Avoid too much protein
If you’ve been reading up on training for high-intensity exercise or endurance there’s no doubt you’ve read about protein. In fact, protein is the hot topic at the moment when it comes to training. As a result, many are consuming protein wherever they can and often in excess.
Too much protein is converted into glucose. This is going to interfere with your blood sugar control and encourage higher insulin levels. This will cease your fat burning which is not what you’re wanting. Most people can successfully maintain a 20 percent protein intake. Using software like fitday is a great way to find out your carbohydrate, fat and protein amounts.
Be careful not to over-hydrate
It’s very easy to over-hydrate with water prior to your event. Your body can’t store ample amounts of fluid, so stocking up as part of your preparation is pointless. Excessive amounts of fluid can also dilute your sodium levels, which can lead to hyponatremia.
A good indication that you’ve achieved an adequate level of hydration is if you’re going to the toilet every three to four hours.
Assess your stress levels
Okay, so this is not exactly about fuelling your body, but if we’re going to talk about performance and preparing for a triathlon, it’s hard to ignore stress. If you’re relatively new to triathlons, there’s no doubt your stress levels have risen. When you’re stressed, your adrenal glands produce cortisol for optimal function and survival.

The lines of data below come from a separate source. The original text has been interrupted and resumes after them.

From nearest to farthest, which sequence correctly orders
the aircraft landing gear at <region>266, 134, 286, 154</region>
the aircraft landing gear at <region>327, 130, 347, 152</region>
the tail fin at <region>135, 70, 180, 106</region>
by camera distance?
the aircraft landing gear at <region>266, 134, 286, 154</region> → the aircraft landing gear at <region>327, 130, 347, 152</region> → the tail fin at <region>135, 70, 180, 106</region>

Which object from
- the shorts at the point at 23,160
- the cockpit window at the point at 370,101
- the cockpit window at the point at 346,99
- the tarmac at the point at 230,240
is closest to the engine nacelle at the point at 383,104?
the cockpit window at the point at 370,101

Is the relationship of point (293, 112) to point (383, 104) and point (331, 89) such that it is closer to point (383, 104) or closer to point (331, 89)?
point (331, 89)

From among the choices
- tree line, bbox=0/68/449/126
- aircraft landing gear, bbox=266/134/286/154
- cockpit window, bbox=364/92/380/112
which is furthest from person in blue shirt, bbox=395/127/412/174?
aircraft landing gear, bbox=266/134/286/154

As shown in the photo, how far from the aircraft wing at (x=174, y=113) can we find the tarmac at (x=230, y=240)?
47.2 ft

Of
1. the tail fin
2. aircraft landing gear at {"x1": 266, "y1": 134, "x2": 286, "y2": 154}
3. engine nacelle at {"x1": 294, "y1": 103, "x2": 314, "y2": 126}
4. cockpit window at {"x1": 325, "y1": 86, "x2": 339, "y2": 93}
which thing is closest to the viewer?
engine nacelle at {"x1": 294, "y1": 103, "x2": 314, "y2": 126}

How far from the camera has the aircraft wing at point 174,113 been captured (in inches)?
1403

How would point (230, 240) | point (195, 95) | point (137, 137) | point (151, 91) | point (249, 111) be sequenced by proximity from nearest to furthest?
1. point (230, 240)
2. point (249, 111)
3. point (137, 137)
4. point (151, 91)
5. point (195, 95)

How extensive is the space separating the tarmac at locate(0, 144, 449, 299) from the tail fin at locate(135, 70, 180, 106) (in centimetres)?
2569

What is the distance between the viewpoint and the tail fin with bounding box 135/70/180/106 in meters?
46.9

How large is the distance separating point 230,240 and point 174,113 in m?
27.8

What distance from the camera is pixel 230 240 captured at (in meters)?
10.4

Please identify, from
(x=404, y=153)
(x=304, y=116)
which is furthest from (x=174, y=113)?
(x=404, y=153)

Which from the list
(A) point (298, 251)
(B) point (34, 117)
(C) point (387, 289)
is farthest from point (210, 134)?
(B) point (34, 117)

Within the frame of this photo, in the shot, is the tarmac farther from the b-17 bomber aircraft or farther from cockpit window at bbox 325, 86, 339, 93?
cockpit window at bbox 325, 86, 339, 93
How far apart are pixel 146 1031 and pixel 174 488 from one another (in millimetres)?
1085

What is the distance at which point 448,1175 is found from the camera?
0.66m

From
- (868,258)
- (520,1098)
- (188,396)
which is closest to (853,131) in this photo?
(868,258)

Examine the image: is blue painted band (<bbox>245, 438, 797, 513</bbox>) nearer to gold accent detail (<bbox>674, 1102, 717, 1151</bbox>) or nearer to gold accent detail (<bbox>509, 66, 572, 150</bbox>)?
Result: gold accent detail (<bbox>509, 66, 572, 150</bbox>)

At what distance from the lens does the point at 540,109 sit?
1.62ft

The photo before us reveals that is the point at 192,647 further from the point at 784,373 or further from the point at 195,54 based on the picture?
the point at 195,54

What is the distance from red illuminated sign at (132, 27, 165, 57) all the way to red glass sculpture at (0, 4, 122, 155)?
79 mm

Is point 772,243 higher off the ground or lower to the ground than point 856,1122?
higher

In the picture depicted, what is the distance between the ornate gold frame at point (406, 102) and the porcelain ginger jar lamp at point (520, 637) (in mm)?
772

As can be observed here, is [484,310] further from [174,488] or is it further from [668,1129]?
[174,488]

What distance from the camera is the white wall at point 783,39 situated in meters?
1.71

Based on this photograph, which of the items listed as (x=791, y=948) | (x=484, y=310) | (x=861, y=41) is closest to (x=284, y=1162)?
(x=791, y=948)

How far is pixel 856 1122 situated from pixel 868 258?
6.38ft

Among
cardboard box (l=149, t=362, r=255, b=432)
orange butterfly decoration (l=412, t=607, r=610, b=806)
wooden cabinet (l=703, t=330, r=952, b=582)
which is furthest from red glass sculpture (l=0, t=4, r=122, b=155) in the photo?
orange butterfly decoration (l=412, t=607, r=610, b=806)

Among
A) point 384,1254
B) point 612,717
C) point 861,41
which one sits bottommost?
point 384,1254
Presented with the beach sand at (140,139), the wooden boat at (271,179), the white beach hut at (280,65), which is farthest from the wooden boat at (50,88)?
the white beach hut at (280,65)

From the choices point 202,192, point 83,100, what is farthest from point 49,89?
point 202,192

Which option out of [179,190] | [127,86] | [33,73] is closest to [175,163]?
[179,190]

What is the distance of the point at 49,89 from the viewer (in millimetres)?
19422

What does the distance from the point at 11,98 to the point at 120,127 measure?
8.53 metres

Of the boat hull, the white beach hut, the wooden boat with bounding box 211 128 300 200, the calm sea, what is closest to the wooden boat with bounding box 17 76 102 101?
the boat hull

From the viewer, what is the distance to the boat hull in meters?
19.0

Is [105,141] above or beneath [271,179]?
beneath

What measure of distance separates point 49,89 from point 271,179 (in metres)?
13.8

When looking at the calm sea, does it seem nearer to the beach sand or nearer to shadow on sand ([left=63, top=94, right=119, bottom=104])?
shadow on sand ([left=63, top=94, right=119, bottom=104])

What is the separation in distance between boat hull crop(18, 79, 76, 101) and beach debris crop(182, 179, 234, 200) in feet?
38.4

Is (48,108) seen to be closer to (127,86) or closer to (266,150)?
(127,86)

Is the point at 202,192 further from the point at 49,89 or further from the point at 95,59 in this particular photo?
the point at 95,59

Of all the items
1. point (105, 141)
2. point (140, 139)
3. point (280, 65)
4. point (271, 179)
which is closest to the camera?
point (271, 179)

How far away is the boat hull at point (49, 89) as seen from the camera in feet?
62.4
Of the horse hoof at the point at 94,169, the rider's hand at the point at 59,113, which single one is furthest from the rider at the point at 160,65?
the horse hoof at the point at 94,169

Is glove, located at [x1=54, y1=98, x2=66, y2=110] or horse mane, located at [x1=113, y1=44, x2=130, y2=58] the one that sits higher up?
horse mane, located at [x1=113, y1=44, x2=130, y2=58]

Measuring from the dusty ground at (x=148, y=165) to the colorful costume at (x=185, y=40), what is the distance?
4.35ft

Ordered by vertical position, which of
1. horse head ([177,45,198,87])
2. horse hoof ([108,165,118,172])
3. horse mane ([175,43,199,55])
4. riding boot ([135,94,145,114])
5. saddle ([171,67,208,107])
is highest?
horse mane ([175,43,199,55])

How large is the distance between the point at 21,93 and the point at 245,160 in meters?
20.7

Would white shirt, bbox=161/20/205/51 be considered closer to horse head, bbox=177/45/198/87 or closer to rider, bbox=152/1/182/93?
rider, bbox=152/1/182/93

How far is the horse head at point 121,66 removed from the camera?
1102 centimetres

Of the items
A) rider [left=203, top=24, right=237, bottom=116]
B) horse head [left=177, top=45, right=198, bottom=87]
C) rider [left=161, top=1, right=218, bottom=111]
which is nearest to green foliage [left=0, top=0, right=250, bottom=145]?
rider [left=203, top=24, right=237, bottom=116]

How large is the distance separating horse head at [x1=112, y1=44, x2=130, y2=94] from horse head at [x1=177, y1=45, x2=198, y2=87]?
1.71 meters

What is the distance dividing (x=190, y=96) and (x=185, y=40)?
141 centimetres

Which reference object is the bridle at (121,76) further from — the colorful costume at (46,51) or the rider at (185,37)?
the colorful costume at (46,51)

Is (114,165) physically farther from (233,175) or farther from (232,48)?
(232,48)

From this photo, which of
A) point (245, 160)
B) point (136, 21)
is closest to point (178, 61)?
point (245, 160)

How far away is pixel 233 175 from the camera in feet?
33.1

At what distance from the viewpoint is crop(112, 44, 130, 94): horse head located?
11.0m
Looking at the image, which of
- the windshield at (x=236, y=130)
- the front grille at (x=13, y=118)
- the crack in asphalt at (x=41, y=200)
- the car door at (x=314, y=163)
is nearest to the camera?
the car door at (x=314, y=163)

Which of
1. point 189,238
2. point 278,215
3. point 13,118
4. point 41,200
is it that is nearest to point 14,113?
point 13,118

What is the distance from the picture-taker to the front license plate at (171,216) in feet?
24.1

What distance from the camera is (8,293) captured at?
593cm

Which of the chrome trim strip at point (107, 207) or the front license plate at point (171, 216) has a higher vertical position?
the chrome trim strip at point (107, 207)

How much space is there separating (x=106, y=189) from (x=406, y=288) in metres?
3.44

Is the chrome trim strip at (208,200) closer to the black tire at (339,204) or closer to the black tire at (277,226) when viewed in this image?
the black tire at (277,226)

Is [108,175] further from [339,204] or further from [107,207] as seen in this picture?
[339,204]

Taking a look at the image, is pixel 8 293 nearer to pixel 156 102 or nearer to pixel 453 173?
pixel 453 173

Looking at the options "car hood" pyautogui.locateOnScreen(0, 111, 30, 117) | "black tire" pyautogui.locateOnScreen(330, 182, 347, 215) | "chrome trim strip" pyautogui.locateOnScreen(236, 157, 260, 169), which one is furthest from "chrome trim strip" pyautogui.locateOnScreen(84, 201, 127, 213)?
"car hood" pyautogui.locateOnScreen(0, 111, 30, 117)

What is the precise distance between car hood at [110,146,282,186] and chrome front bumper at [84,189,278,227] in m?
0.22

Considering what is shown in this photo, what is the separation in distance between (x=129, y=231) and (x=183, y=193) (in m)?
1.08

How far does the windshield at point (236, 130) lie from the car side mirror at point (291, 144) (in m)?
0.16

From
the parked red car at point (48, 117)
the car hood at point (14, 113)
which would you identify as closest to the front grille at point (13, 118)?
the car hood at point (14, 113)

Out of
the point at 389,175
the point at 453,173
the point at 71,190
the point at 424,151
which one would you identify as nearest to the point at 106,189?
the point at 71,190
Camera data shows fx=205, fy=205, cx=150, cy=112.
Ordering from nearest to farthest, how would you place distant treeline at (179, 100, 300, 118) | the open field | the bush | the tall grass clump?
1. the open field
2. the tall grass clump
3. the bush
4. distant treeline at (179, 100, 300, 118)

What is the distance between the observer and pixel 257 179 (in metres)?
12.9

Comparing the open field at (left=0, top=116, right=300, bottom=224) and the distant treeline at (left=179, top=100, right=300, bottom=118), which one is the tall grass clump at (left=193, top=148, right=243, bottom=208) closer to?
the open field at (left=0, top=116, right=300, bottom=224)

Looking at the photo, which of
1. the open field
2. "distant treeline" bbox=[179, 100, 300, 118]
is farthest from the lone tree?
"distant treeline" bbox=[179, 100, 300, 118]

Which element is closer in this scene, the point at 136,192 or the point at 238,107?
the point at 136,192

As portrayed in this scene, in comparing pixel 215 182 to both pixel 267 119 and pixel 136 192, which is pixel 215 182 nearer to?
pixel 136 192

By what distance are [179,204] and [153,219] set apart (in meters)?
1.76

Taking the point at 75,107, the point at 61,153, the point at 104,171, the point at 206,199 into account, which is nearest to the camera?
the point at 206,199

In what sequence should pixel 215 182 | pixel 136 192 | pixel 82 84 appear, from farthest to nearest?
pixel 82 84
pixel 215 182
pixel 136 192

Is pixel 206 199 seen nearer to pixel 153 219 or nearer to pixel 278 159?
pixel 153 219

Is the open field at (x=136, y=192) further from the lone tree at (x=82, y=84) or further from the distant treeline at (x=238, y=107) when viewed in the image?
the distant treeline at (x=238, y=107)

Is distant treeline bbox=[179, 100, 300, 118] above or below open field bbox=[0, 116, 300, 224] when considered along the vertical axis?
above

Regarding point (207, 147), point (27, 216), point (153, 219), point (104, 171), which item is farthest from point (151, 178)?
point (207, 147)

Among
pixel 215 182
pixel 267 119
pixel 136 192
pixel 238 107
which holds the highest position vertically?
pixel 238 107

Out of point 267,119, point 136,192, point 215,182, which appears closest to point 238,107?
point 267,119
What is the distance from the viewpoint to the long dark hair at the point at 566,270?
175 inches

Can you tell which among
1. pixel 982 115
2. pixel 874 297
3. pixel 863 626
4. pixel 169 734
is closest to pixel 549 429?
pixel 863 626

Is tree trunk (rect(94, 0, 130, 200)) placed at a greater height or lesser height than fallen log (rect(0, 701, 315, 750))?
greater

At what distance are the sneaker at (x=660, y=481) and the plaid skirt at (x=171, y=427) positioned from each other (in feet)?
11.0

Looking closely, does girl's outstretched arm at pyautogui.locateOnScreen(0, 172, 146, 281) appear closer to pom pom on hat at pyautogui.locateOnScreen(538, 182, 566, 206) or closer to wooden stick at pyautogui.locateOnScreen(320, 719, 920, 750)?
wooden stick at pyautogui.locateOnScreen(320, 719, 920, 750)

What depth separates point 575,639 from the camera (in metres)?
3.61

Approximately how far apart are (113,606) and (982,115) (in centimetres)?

Cortisol is going to stimulate your liver to release glucose to give you enough fuel to escape or fight the threat. This is great when you’re running away from a lion, but when your stress levels are constantly elevated this is going to have ramifications that can’t be ignored.
Chronic stress combined with high cortisol levels results in excess glucose that inhibits the body burning fat.
Long term, this increased cortisol production is going to wear out your adrenal glands and as a result you can find yourself dealing with adrenal fatigue. So, while you may be focused on training and perfecting your nutrition for race day, it’s important you incorporate stress management techniques into your preparation.